Militaires décédés en exercice : la ministre Florence Parly refuse le statut de "morts pour le service de la Nation"

Depuis le décès de son fils militaire en service, Jean-Pierre Woignier se bat pour qu'il bénéficie du statut de "mort pour le service de la Nation". Las, la ministre Florence Parly lui a adressé une fin de non-recevoir, le 20 février.
Depuis le décès de son fils militaire en service, Jean-Pierre Woignier se bat pour qu'il bénéficie du statut de "mort pour le service de la Nation". Las, la ministre Florence Parly lui a adressé une fin de non-recevoir, le 20 février.

Au bout du fil, Jean-Pierre Woignier laisse échapper l'émotion indignée de celui qui est convaincu de son bon droit : "Je ne comprends pas pourquoi on accorde le statut aux uns et pas aux autres. Et pas à mon fils. C'est une question de principe".

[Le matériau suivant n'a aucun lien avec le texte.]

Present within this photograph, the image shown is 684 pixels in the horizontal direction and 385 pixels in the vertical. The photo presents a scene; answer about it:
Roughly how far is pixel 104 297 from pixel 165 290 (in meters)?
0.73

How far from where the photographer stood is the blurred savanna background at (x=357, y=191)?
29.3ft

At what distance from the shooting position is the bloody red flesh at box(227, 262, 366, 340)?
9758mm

Voilà plusieurs mois que ce sexagénaire des Alpes-Maritimes est en conflit avec le ministère des Armées. Pour comprendre la situation, il faut remonter au 2 août 2017, quand son fils, l'adjudant-chef François Woignier, est tué lors d'un exercice de préparation à une opération extérieure, au troisième régiment parachutiste d’infanterie de marine de Carcassonne. Le véhicule blindé de 13 tonnes dans lequel il est embarqué se retourne sur le militaire de 37 ans, après que son conducteur en a perdu le contrôle. Le chemin était raviné et dangereux. Aussitôt, son père demande à ce qu'il soit considéré comme "mort pour le service de la Nation". En vain. Après des mois de discussion, Martin Briens, le directeur de cabinet de la ministre des Armées, Florence Parly, a adressé à sa famille, le 20 février, une fin de non-recevoir, au nom de sa patronne.

"Conformément à la réglementation en vigueur, il n'est pas possible de réserver une suite favorable à votre demande", écrit le collaborateur ministériel dans sa missive. Les décès lors d'exercices militaires ne sont pas couverts par ce statut, a estimé Florence Parly, qui dispose d'un pouvoir d'appréciation discrétionnaire sur ces questions. Balivernes, estime Jean-Pierre Woignier : "J'ai étudié tous les cas. Celui de François rentre dans les critères". Telle était également l'analyse du régiment de Carcassonne, qui a demandé la citation quelques mois après l'accident. Mais pas celle du gouvernement.